> [Document]
I am under the process of migrating my personal profile on github. I have researched into HTML but for a person like me who has no knowledge of hard-core programming, it gets very tricky to manage the site. Jekyll fulfills my needs as, with substantial effort, once I set it up, then things will be easier. Jekyll has very simplistic blog-like writing style and most of the processes are automated. Also, it is supported on github and has a very clean interface.

While I was migrating my website to Jekyll, the first problem I faced was populating my Publications page. I spent days in finding solution to the problem while trying to get hang of very unfamiliar terms like ruby, liquid and what-not with a weird syntax that looked like this {{%- scary -%}}. And working with this kind of code, it was difficult to implement automated citations from google scholar.

I tried Jekyll-Scholar and it worked somehow. However, it was a mess deploying the website on github. After a thorough research, I found that github does not allow any invasion of plugins. I could not find any way to keep it simple in a way that I keep my later effort to the minimum.

But there is a way; using _data tables which has the support for .csv files. So I started looking into a native solution where no matter how much messed up code is, but I do not have to face the nightmare of finding errors in deploying the website. I was able to make an ugly code which I works for me and can be demonstrated on publications page. I just have to bundle exec jekyll serve after updating the csv file with publications. Here is the procedure for building publications on the publications page

Dr. Jekyll and reDesign

First of all, I exported google scholar files as a .bib file and then converted to csv using bibtex-converter. The reason for doing it was that I could not differentiate between the publication types. So, I placed the refences.csv in the _data folder (probably I made the new folder). The order of items in the csv files are shown below:


"Item_type","Authors","Title","Journal","Publication_year","Volume","Issue","Pages","Institution","Publisher","Proceedings_title","Date_published","Sub-type","School"

Furthermore, I do not have any idea how to use two-worded variables in dot notation for displaying the values. I just added _ for every space between the words for making things temporarily working (I hope I find the solution). First I called the references csv and sorted in descending order of the publish year.

{% assign cards = site.data.references | sort: 'Date published' | 'reverse' %}

Then from cards, I prepared separate headings to filter out journal articles only.

{% assign journals = cards | where: "Item_type", "Journal Article" | sort: 'Date_published' | 'reverse'  %}

Further, I filtered the year for the journal articles (for example 2023) and applied minor html formatting until I was satisfied with the results.

#### 2023
{% assign j23 = journals | where: "Publication_year", "2023" | sort: 'Date_published' | 'reverse'  %}

{% for J_23 in j23 %}
<ul>
<li> {{ J_23.Authors }}. <b>({{ J_23.Publication_year }})</b> {{ J_23.Title }}. {{ J_23.Volume}}, {{ J_23.Issue }} <i>{{ J_23.Journal }}</i>. </li>
</ul>
{% endfor %}

The end resuls can be found here.

I also added Dr. Chang’s google scholar metrics. Probably, they have to be bundle exec jekyll serve (read bejs’ed) before deploying. Still a cool feature.

I will try to clean up the code for convenient workaround if I find time from my research.

Records of spatial reasoning questions:
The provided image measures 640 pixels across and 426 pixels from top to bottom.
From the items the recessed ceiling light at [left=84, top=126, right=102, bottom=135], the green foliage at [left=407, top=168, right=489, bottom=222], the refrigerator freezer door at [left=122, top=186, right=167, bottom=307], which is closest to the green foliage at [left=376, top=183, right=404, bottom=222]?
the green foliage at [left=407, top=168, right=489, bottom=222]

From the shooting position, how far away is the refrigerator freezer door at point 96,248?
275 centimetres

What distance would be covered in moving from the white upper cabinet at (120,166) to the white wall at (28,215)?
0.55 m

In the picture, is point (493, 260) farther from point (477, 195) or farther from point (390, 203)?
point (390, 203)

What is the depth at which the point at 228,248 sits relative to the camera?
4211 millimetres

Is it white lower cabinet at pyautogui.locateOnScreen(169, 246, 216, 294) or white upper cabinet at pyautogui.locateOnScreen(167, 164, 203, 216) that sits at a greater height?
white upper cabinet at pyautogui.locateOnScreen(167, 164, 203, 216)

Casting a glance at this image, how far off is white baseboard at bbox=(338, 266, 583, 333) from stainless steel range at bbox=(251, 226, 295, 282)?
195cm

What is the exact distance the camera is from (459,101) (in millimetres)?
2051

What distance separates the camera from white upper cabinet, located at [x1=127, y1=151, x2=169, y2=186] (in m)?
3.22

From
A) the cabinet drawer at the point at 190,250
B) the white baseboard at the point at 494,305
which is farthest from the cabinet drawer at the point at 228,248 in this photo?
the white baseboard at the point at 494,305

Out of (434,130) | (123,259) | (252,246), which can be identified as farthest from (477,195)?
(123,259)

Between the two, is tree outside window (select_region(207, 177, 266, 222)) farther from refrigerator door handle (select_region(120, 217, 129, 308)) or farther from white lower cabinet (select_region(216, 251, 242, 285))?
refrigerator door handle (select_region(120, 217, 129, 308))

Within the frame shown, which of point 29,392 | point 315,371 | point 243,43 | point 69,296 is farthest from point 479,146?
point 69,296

> [Instructions]
a – Could you quote the Jekyll post starting with "While I was" and going on through "to the minimum."?
b – In the Jekyll post, why did the writer convert the .bib file exported from Google Scholar into a csv file? Answer in one to three sentences.
c – How would you condense the paragraph of the Jekyll post that begins "I tried Jekyll-Scholar" into a short list that keeps its main facts?

> [Answers below]
a –
While I was migrating my website to Jekyll, the first problem I faced was populating my Publications page. I spent days in finding solution to the problem while trying to get hang of very unfamiliar terms like ruby, liquid and what-not with a weird syntax that looked like this {{%- scary -%}}. And working with this kind of code, it was difficult to implement automated citations from google scholar.

I tried Jekyll-Scholar and it worked somehow. However, it was a mess deploying the website on github. After a thorough research, I found that github does not allow any invasion of plugins. I could not find any way to keep it simple in a way that I keep my later effort to the minimum.

b – The writer converted the exported .bib file to csv because otherwise they could not tell the publication types apart.

c –
- Jekyll-Scholar worked to some extent.
- Deploying the site on GitHub with it was a mess.
- Research showed that GitHub does not allow plugins.
- No simple approach was found that would keep later effort to a minimum.